I rather misspoke in the first paragraph, as our watching the Oscar ceremony is just not keeping the faith with other gay men, but rather with one in particular. It was our habit many years ago to annually watch the Oscars with a group of friends, one of whom was particularly dear. Larry would always make this an event, including cold cracked Dungeness crab, with a variety of seasoned mayonnaises. That all this occurred in San Francisco and environs you’ve probably already divined. It did, of course, and sadly most of those with whom we enjoyed this annually are now gone, including dear Larry, dead in 1992 of HIV. Keith and I don’t always speak of it, but we know in our heart of hearts our insistence on watching the Oscars and having cold cracked Dungeness crab is in memory of former days. We have, though, consigned Larry’s insistence on serving strawberry margaritas along with the crab to the dustbin of history.

Last night was a crappy show, doubtless made worse by the Academy’s decision to go forward without a host. Sans host, it was apparently also the decision to generally scrap anything fun and lighthearted. Where is Billy Crystal when you need him? Mind you, I am not taking issue with the Academy’s decision to offload the comic who was scheduled to host. His not so subtle attacks on those in the LGBT community contained within his comedy act were not just offensive but antithetical to the inclusivity the Academy is at long last accomplishing. That he said he had dropped all of this from his act is a matter of too little much, much too late. Too late indeed, as the offensive material was a component part of his act- not 30 years ago, not 20 years ago- but less than 10 years ago. His public mea culpa on Ellen Degeneres’ TV show was characterized by Ellen as redemptive, but here she and I part company.

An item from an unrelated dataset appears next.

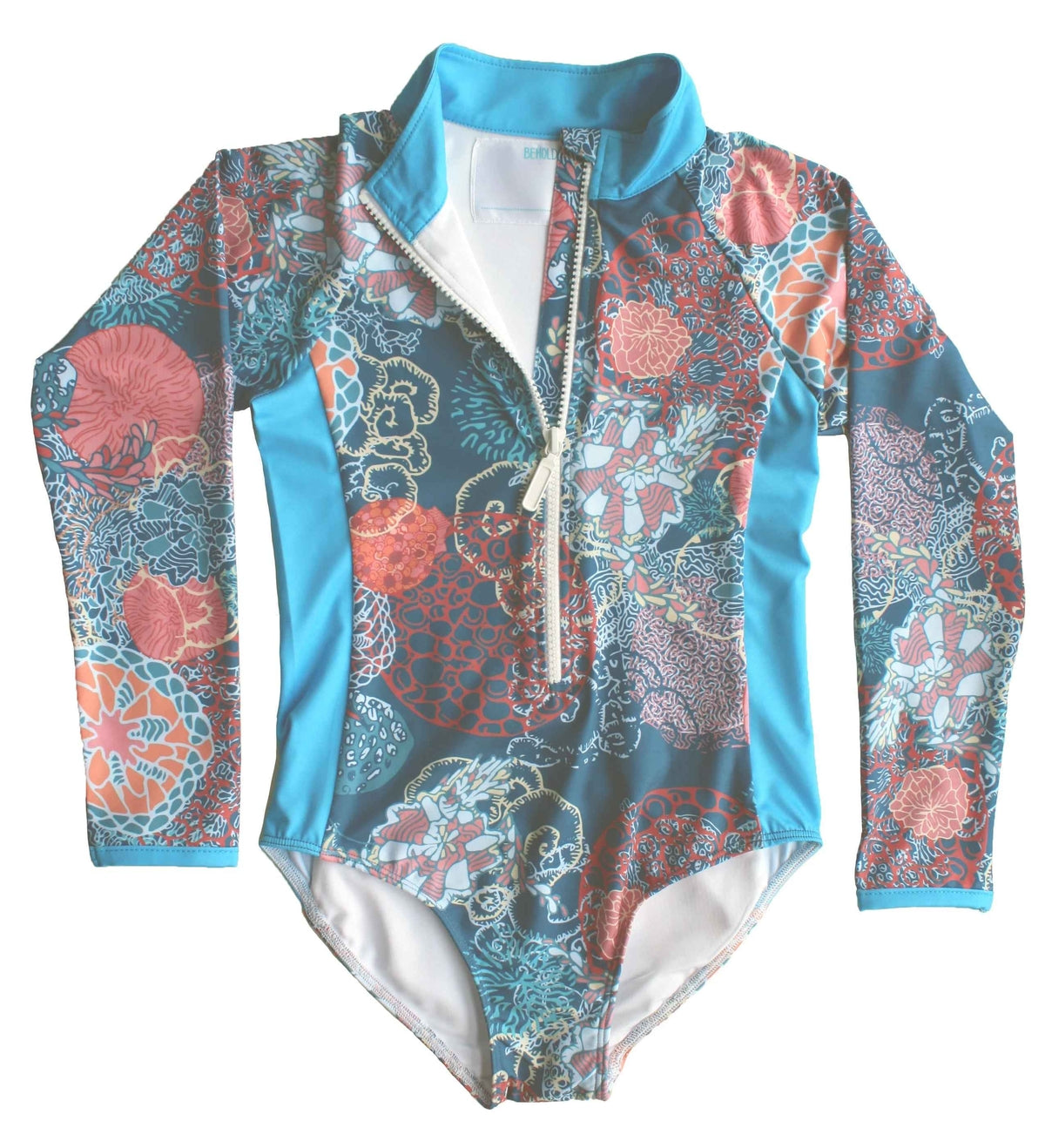 Pearl Full Piece Rash Guard - Coral from Manymoons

But all this specific controversy aside, the plain fact is the Oscars ceremony has been running downhill for years, simply because it is a bore. Too slow, too much auxiliary fluff, and not enough action. I enjoy big screen entertainment, and I want to be entertained watching the small screen, too. What now passes for entertainment- although the why of this mystifies me- is the red-carpet arrival of the celebrities. What was for decades an incidental part of any Hollywood gathering has now moved centerstage, with female stars victimized by the fashion industry, forced to pose for photos- backs arched and chests pushed out- then pulled aside and forced to make unintelligible response to vapid questions posed by the hosts of TV morning shows.

This year it was the year of the train, with so many of these poor women wearing a gown odd in itself, to which a superfluous train had been appended. How so many of the women were able to navigate the red carpet, to say nothing of ascending steps to the stage if they were so lucky I’ll never know. This, of course, compounded by the obscenely high heeled shoes they all wore. Note for next year’s ceremony- have some game female presenter catch her heel in her train and fall on her tush- it will be the hit of the show. Poor Bette Midler was underutilized in last night’s outing- put this up to her, and I’ll bet she’d be game.

What to do, what to do? Shall we plan to watch next year’s ceremony? It is frankly now an open question in our household, despite our nostalgic, albeit wistful, connection with the Oscars. I would opine it is likewise an open question for the presenting network, with so very few advertisers underwriting the broadcast we counted a number of small, local businesses hawking their wares. While our counting the number of local adverts in the run of the Oscars might seem an odd occupation, it broke the monotony of the show, and is, I suppose, emblematic of the tedium the Academy Awards ceremony has now become.